Une dette fiscale née du chef d’un époux peut être recouvrée sur un bien commun

dans IR

Une personne mariée sous le régime de la communauté légale, qui exerce la profession de conseil juridique et fiscal à titre individuel, a fait l’objet d’une vérification de comptabilité au terme de laquelle des rappels de TVA lui ont été réclamés durant son mariage. Aucune autre procédure n’ayant été efficace, le comptable public a adressé à cette personne et à son épouse, mariés sous le régime de la communauté légale, un commandement aux fins de saisie immobilière d’un bien commun, qui se trouvait être leur résidence principale.

Le Conseil d’Etat, saisi de cette affaire, a confirmé la validité de ce commandement en précisant que, conformément aux articles 1400, 1409, 1413 et 1417 du Code civil, lorsque des époux sont mariés sous le régime de la communauté légale, et sauf le cas de fraude du débiteur et de mauvaise foi du créancier, toute dette fiscale née pendant la communauté du chef d’un époux constitue une dette de la communauté, dont le recouvrement peut être poursuivi sur les biens communs, alors même qu’aucune disposition de la loi fiscale ne prévoirait que les époux sont tenus solidairement au paiement de l’impôt en cause, et sauf la récompense éventuellement due à la communauté.

Dès lors, l’article 1413 du Code civil permet à l’Administration de poursuivre sur les biens de la communauté le recouvrement d’une dette fiscale (TVA en l’espèce) née du chef d’un époux en raison de son activité professionnelle, alors même que l’article 1685 du CGI, applicable aux années d’imposition en litige, ne prévoyait la solidarité des époux que pour le paiement de la taxe d’habitation et de l’impôt sur le revenu.

La solidarité qu’institue l’article 1691 bis du CGI (ancien article 1685) ne vaut que pour les impôts qu’il vise expressément (CE, 9e et 10e ss-sect., 10 juill. 2012, n° 336492).

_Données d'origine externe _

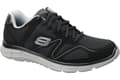 Miniatyrbillede 1 af 4: Skechers Satisfaction, Mand, Sneakers, sort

Il a notamment été déduit que cet article ne crée pas de solidarité entre les époux pour le paiement de la contribution sociale généralisée, ni de la contribution pour le remboursement de la dette sociale, quand bien même celles-ci sont recouvrées selon les mêmes règles que l’impôt sur le revenu.

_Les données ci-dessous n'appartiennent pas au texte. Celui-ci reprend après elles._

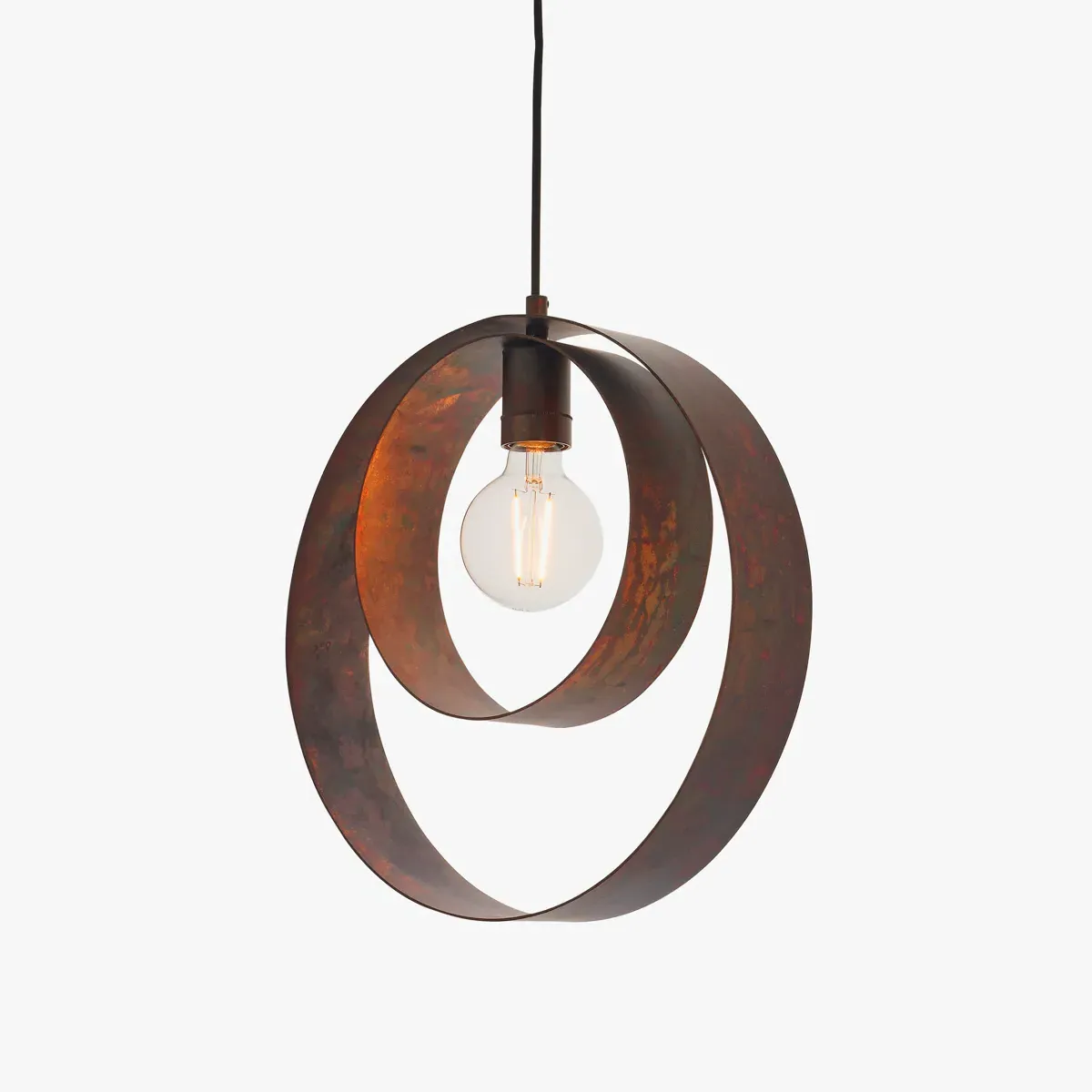 Ceiling Pendant Light - Bronze, Metal image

Toutefois la question, inédite dans la jurisprudence du Conseil d’État, posée en l’espèce n’était pas celle de la solidarité mais celle de la possibilité pour l’Administration de poursuivre sur les biens de la communauté le recouvrement d’une dette fiscale née du chef d’un époux en raison de son activité professionnelle. (notons que cette activité professionnelle n’était pas réalisée par le biais d’une société, ni que le professionnel ne s’était protégé en établissant une déclaration d’insaisissabilité ou une EIRL).

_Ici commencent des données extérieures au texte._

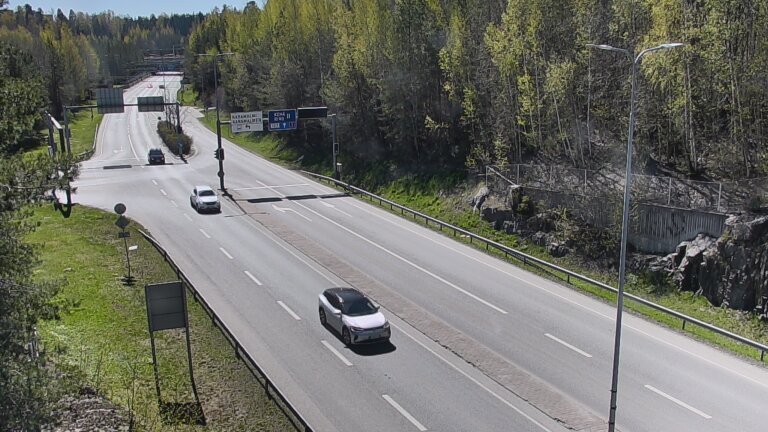 Kelikamerat Kuva Tie 102 Espoo, Karapellontie, Espoo, Uusimaa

La confirmation de cette possibilité rejoint la jurisprudence civile de la Cour de cassation qui juge que constituent des dettes de la communauté l’impôt sur le revenu (Cass. 1re civ., 19 févr. 1991, n° 88-19.303 ; Cass. 1re civ., 17 sept. 2003, n° 02-11.532), l’impôt foncier relatif à un immeuble commun (Cass. 1re civ., 8 févr. 1978, n° 76-11.379) ou encore la taxe professionnelle (Cass. 1re civ., 3 déc. 2002, n° 00-16.877) à condition que le fait générateur de la dette soit intervenu durant la communauté (Cass. 1re civ., 18 sept. 2002, n° 00-12.549 ; Cass. 1re civ., 25 févr. 2003, n° 00-22.672).

La solution rejoint aussi l’interprétation donnée par la doctrine administrative (Instr. 27 janv. 1988 : BOI 12 C-1-88).